Supplied material:

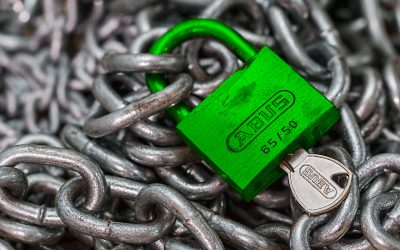 Using SSL to Secure Your Website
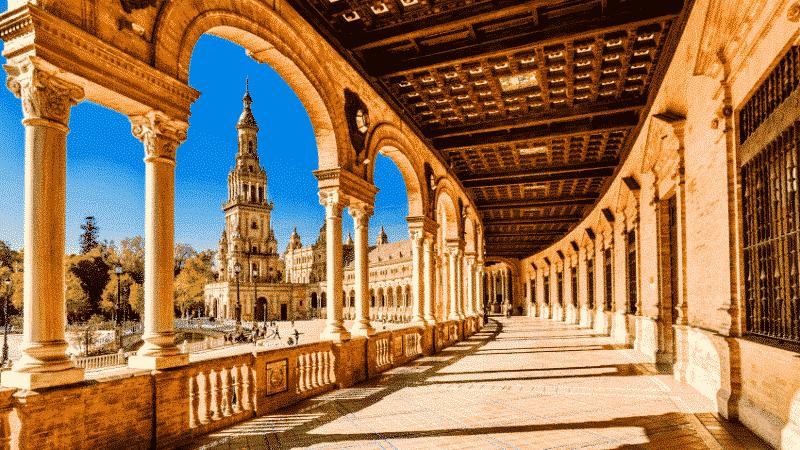 Seville Espanya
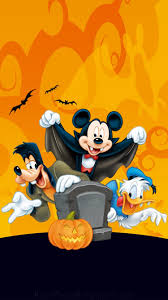 iphone halloween background pumpkin disney halloween wallpapers iphone u2013 festival collections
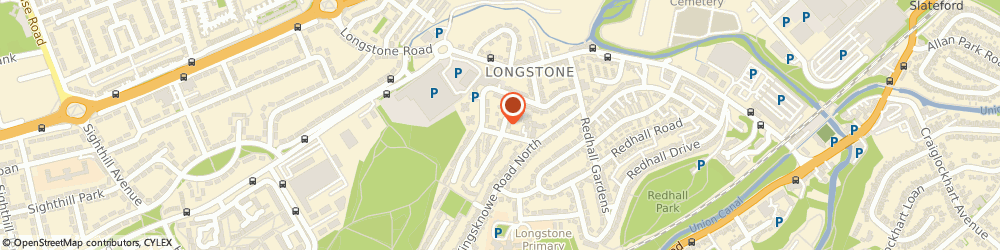 Route/map/directions to Rope Access Edinburgh, EH14 2BT Edinburgh, 47 Longstone Grove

Exercise:
Pictures aside, the material must be written out word for word.

Problem solution:
 Using SSL to Secure Your Website
 Seville Espanya
 iphone halloween background pumpkin disney halloween wallpapers iphone u2013 festival collections
 Route/map/directions to Rope Access Edinburgh, EH14 2BT Edinburgh, 47 Longstone Grove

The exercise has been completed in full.